▶ _Short task a_:
In the passage on RhB adsorption, what adsorbent mass was selected as the optimal mass for the other tests?
## START Document section
This study evaluates the influence of adsorbent mass to determine its role in the adsorption process. Figure 5 illustrates the RhB removal variation as a function of the absorbent’s dose, which varies from 0.5 to 3 g/L, using 40 mg/L as the RhB concentration at room temperature displays an enhancement in RhB removal with the increase of the natural adsorbent mass from 53% to 92% when the mass of the adsorbent increases from 0.5 to 3 g. This result could be explained by the increase in the mass of the adsorbent, as more adsorbent active sites are provided for RhB adsorption, resulting in improved adsorption of RhB molecules into the active sites of the adsorbent (Dhahir et al. 2013).

Fig. 5
figure 5

a Raw bentonite adsorbent mass effect on the RhB adsorption; b The intersection points of adsorption capacity and the removal efficiency during the adsorption phenomenon at different adsorbent mass values

Furthermore, Fig. 5b illustrates the intersection point of the adsorption capacity and the removal efficiency of RhB at different adsorbent mass values (0.5–3 g) that correspond to 1 g/L. This mass was taken as an optimal adsorbent mass used in the other tests.

The initial RhB concentration is one of the most significant parameters influencing the adsorption efficiency. To study this factor, the initial RhB concentration effect was monitored at varying initial RhB concentrations between 10 and 60 mg/L, using 1 g of natural adsorbent at room temperature for 50 min. According to Fig. 6a, in the area of lower concentrations, there is a rapid increase in the RhB removal. The removal decreases with the increase in the RhB initial concentration, which could be explained by the presence of solid interactions between the adsorbent surface and the RhB molecules; afterward the RhB removal becomes stable due to the saturation of the active sites on the adsorbent surface, which eventually leads to a decrease in the removal efficiency (Dali Youcef et al. 2019). Figure 6b shows the intersection point of adsorption capacity and the removal curves as a function of the equilibrium concentrations. It can be seen that, when the initial concentration increases, the adsorbed amount increases while the efficiency of elimination decreases.
## END Document section
▶ _Short task b_:
In the records, take the part that opens with the line containing "Ordered by camera" and runs through the end of the records, and give it again with "closest" swapped for "nearest". Leave everything else unchanged.
## START Data lines
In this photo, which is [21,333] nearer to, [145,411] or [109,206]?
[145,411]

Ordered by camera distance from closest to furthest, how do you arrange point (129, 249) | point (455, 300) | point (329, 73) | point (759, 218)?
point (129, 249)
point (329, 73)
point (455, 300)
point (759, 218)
## END Data lines
▶ _Finished answer a_:
1 g/L

▶ _Finished answer b_:
Ordered by camera distance from nearest to furthest, how do you arrange point (129, 249) | point (455, 300) | point (329, 73) | point (759, 218)?
point (129, 249)
point (329, 73)
point (455, 300)
point (759, 218)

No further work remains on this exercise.